## Directions
Copy out the lines below word for word, leaving out the pictures.
==== Data section
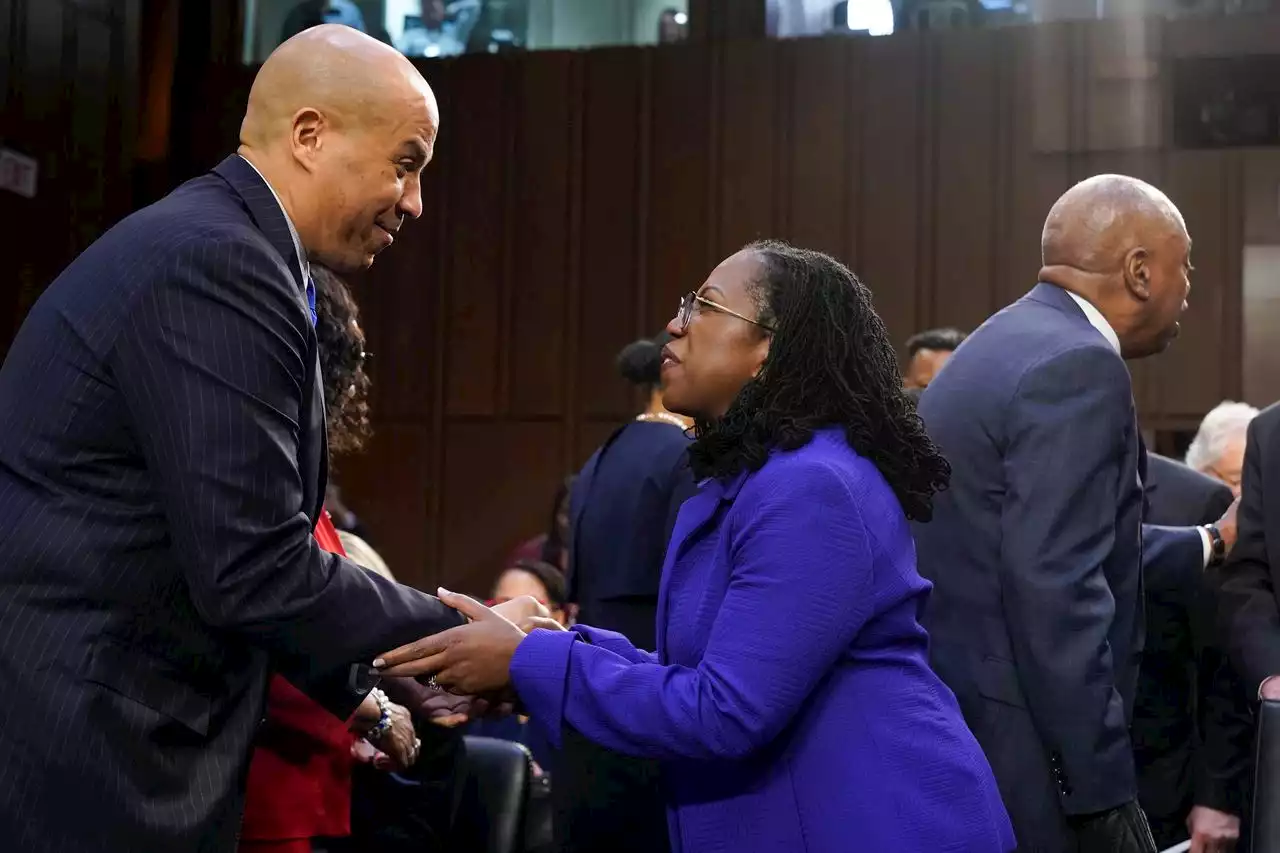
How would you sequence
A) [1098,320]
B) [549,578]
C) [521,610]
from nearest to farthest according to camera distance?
[521,610], [1098,320], [549,578]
========
## Complete answer
How would you sequence
A) [1098,320]
B) [549,578]
C) [521,610]
from nearest to farthest according to camera distance?
[521,610], [1098,320], [549,578]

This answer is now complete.